Article of the Month - April 2021
 “Provenance in the Aggregate:
The Social Life of an Arabic Manuscript Collection in Naples”
(Paul Love: Humanities and Social Sciences,
Al Akhawayn University in Ifrane)

Love, Paul. "Provenance in the Aggregate: The Social Life of an Arabic Manuscript Collection in Naples,"
Manuscript Studies 3/2 (2018): 334-356.

Article Abstract:
This is a biography of a collection of eleven Arabic manuscripts at the library of the Università degli Studi di Napoli L'Orientale (UNO). These manuscripts do not contain otherwise unknown or even rare texts, since the titles in the collection exist in dozens of manuscript copies in northern African libraries in addition to printed editions. While the bulk of their content may be known to historians, the objects themselves have led rich social lives that merit attention. Like many biographies, however, the story of these objects suffers from a lack of detail. In this article, I suggest that if approached in the aggregate, the long-term provenance of Arabic manuscript collections like this one have a fascinating story to tell about their social histories. Even in the absence of every detail, these objects have much to say about the multiple and overlapping historical contexts through which they have moved.

Keywords: Manuscripts, provenance, Arabic, watermarks, Mediterranean, Djerba, Jebel Nafusa, Tunisia, Libya, Italy, Naples, Roberto Rubinacci, colonial knowledge production, libraries, paper history, Università degli Studi di Napoli L’Orientale, Ibadis, Ottomans 

Nomination Statement:
Paul Love focuses on the question of provenance and use of manuscripts at the collection level rather than on the individual manuscript to help us understand the role of manuscript culture in North African and Mediterranean society.

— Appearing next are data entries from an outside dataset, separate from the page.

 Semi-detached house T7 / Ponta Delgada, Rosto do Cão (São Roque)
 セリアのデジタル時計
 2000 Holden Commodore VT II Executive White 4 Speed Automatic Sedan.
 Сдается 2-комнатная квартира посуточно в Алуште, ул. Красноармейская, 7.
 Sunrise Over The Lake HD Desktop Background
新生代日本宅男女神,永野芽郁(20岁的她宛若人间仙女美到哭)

Perhaps due to the unremarkable content of the collection, Dr. Love teases out the importance of manuscripts for communities across space and time. His approach helps us understand the use of individual manuscripts in the context of a collection. We see the history of the owners and books unfold as the collection moved from one location and owner to another. His article provides a unique window into material culture and the power of social forces, as much as individual reading interests, in shaping a collection and its history over time. He reminds us of the importance of manuscript culture within Mediterranean communities and its continuation into the modern era long after the development of the printing press.

Author’s Comment:
This article was a lot of fun to write because it traced the full arc of my research interests: manuscripts and watermarks, Ibadi history, and colonial knowledge production.  

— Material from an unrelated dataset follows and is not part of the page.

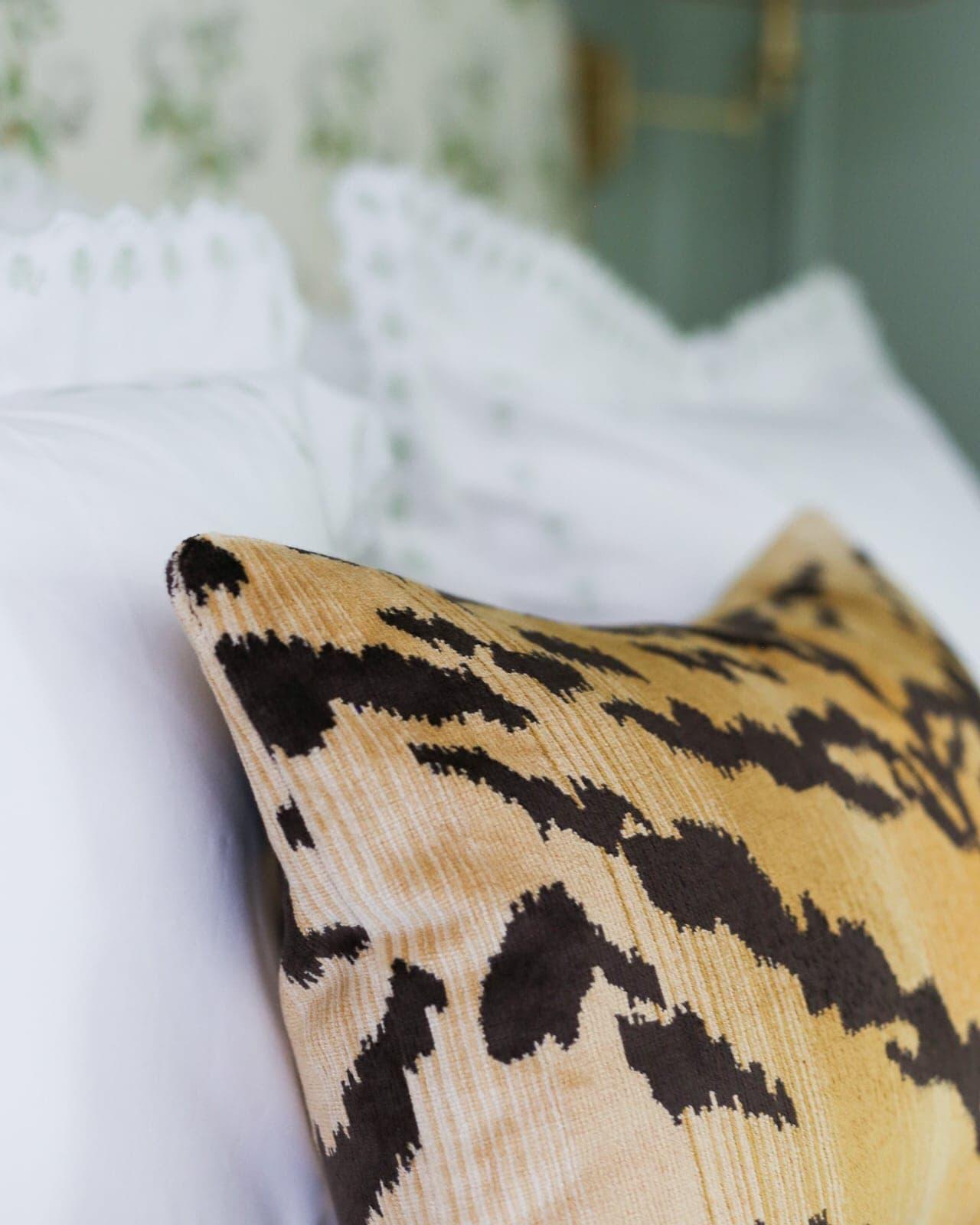 le-tiger-velvet-pillow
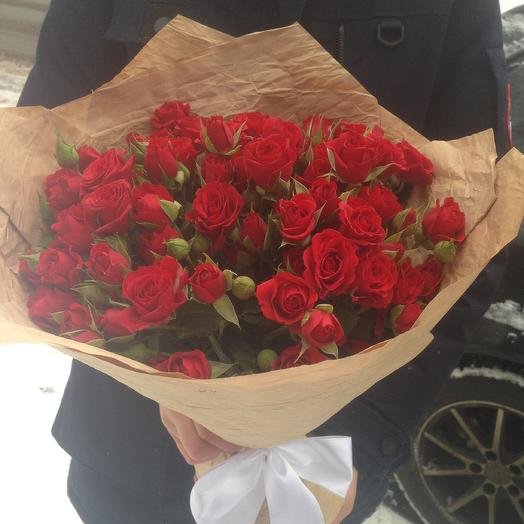 Букет из 19 кустовых роз Мирабель: букеты цветов на заказ Flowwow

In the field of Ibadi studies, attention to manuscript cultures and material histories is relatively new. The details of the paper trade linking the shores of the early modern Mediterranean or the utility of watermarks for understanding economic and cultural history still have a lot to offer the study of Ibadi and Maghribi history. It is there that I see my main contribution to the field with this and other articles I have written.   

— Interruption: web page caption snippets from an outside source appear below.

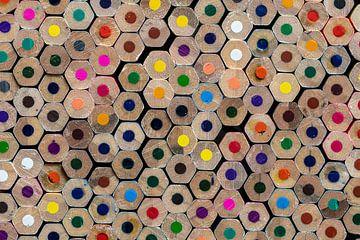 Achterzijde van gestapelde kleurpotloden als achtergrondfoto van Tonko Oosterink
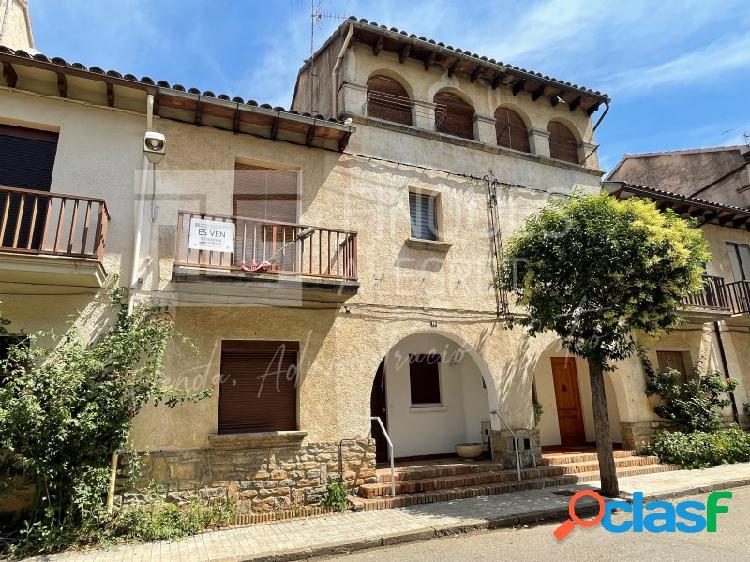Casa adosada a la pobla de segur - 157.500€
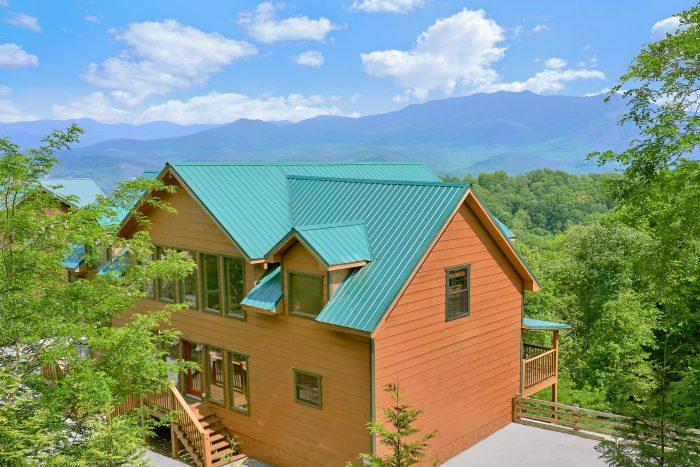 Premium Gatlinburg Cabin Rental with Views - Amazing Views to Remember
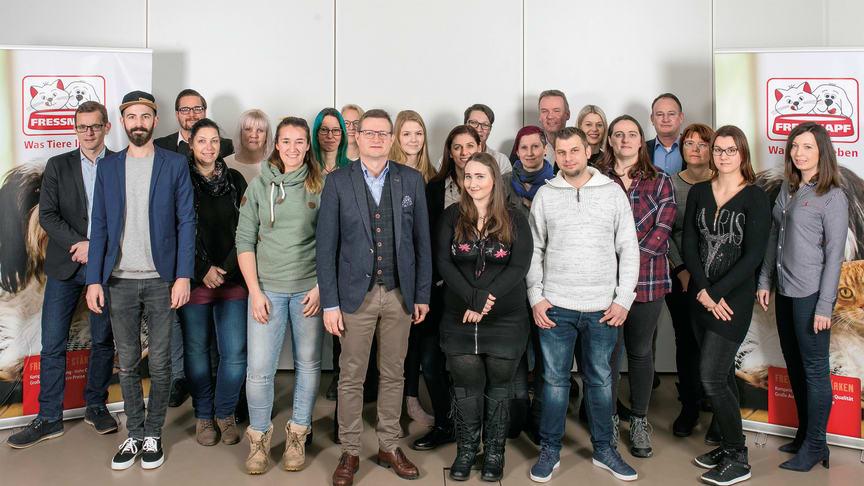 Hermann Aigner (Bildmitte) gratulierte 15 Mitarbeitenden, aus ganz Österreich, über eine erfolgreiche Zertifizierung zum Fressnapf Katzenexperten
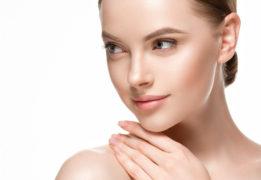 【シミを消す方法は存在するの?】透明感のある肌を簡単にゲットできるスキンケア商品10選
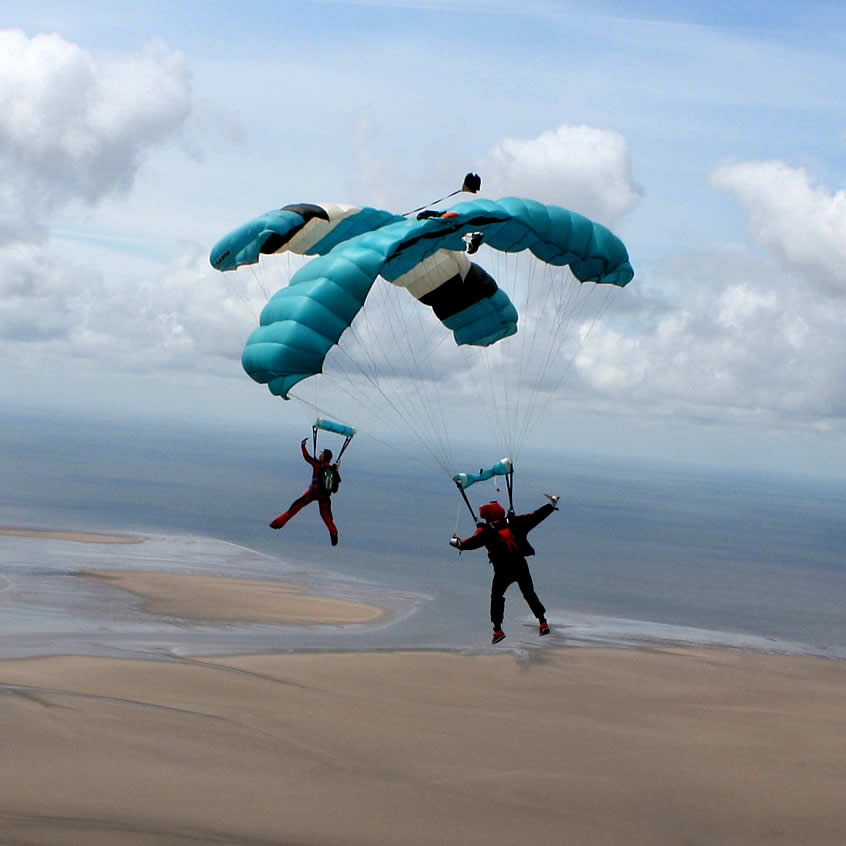 2 Parachute Jumpers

This article also reflects my interest in the intersections of the history of Arabic manuscript collections and the production of knowledge about the Maghrib in colonial contexts. This collection in Naples, like so many other African manuscript collections today held in Europe, was acquired in a context of violent conquest. When using this or other Maghribi collections in Europe for research, I think it is important to acknowledge and to study those colonial pasts. In addition, I argue here that this colonial provenance turns out to be useful to think with in other ways, since it belongs to a much longer aggregated biography of these manuscripts.